───── RECORDS PROVIDED

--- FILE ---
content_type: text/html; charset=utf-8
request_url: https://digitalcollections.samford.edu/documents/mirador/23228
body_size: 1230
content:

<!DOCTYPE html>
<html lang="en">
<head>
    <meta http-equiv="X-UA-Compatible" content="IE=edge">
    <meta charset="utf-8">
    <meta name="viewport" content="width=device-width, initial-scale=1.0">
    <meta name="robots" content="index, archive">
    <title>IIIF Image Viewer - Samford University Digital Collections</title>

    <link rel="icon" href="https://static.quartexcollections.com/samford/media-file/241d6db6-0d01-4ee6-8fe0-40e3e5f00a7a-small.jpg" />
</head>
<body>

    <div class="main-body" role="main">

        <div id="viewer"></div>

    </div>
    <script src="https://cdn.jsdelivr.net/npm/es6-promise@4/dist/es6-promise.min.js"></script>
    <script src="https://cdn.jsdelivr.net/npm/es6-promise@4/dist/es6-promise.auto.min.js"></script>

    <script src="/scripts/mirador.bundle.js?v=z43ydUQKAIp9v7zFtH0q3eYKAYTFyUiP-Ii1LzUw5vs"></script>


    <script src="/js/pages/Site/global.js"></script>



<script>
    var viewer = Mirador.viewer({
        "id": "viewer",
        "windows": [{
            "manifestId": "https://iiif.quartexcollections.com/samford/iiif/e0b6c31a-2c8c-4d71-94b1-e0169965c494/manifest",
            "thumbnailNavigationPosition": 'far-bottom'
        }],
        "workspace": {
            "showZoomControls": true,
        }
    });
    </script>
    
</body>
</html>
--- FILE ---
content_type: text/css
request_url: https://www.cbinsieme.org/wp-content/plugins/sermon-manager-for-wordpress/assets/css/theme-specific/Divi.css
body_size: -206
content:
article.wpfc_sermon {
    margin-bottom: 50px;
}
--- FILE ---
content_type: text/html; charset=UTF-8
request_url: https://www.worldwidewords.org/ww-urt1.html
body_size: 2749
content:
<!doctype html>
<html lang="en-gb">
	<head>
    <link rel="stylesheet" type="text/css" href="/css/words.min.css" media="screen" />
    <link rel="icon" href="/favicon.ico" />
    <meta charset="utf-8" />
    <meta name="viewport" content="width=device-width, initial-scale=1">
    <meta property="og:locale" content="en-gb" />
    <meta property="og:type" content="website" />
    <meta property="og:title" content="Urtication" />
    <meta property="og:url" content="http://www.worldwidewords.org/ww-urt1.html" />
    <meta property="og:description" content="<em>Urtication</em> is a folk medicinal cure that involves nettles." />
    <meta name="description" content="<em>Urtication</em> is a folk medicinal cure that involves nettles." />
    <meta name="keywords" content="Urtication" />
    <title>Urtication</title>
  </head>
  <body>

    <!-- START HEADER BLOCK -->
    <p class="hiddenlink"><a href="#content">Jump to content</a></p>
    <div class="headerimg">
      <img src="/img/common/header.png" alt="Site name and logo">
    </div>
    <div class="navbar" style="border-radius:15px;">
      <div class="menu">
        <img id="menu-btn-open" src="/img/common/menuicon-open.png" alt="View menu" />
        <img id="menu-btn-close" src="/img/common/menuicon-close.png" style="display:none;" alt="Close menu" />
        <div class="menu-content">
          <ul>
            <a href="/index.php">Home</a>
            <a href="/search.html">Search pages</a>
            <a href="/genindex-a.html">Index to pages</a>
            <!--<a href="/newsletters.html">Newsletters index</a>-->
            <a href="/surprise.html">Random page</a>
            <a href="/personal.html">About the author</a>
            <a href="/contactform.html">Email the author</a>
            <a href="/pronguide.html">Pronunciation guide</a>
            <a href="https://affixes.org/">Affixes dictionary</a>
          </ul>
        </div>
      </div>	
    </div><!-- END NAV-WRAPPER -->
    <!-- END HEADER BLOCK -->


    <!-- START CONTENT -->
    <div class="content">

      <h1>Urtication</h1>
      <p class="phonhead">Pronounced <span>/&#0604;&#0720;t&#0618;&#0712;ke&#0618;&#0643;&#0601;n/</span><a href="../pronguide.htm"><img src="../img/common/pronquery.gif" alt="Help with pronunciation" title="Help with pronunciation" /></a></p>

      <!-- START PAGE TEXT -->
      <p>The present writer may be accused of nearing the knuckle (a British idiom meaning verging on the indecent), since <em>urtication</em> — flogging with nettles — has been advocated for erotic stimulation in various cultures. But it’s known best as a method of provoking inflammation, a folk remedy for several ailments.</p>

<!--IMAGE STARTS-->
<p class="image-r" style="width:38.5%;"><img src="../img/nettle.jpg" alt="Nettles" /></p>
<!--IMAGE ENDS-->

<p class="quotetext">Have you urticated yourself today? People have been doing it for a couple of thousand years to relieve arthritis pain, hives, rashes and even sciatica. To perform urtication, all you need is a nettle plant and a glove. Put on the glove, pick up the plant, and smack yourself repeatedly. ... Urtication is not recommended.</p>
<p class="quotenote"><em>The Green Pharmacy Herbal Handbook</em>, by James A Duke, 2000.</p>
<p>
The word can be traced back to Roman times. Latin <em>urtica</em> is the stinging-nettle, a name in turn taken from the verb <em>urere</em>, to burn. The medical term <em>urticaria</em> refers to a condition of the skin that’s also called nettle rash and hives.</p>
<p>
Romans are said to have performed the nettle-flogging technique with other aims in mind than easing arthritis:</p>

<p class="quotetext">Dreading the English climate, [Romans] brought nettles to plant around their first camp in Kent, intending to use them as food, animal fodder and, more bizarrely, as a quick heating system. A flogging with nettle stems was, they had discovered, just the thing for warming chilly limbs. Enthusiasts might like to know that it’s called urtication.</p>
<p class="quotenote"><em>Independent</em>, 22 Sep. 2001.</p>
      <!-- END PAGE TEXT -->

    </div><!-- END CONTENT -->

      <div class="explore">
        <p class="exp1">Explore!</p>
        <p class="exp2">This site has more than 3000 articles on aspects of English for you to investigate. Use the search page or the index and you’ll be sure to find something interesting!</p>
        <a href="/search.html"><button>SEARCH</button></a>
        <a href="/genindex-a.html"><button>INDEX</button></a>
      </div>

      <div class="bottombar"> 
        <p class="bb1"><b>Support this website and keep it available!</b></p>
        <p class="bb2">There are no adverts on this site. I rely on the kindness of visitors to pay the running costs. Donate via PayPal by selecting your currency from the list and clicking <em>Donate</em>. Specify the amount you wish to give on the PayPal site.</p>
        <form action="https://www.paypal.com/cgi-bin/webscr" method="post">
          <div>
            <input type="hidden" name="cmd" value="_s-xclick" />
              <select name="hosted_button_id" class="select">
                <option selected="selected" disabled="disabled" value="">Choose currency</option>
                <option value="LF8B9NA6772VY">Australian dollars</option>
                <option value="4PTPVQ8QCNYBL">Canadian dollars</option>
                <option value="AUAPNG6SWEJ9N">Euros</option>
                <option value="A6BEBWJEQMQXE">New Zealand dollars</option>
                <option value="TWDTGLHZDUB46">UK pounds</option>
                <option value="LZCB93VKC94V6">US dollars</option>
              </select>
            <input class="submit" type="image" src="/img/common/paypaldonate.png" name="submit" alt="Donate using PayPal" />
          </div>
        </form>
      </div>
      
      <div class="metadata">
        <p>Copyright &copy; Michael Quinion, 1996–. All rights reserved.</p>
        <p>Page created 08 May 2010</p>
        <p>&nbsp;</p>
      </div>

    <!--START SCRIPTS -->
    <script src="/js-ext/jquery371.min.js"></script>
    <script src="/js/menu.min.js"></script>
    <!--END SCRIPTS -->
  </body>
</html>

──────────

**GOAL OF THE EXERCISE:** Your response should contain each line of the entries above that holds the string "scale".

**RESPONSE:**
    <meta name="viewport" content="width=device-width, initial-scale=1.0">
    <meta name="viewport" content="width=device-width, initial-scale=1">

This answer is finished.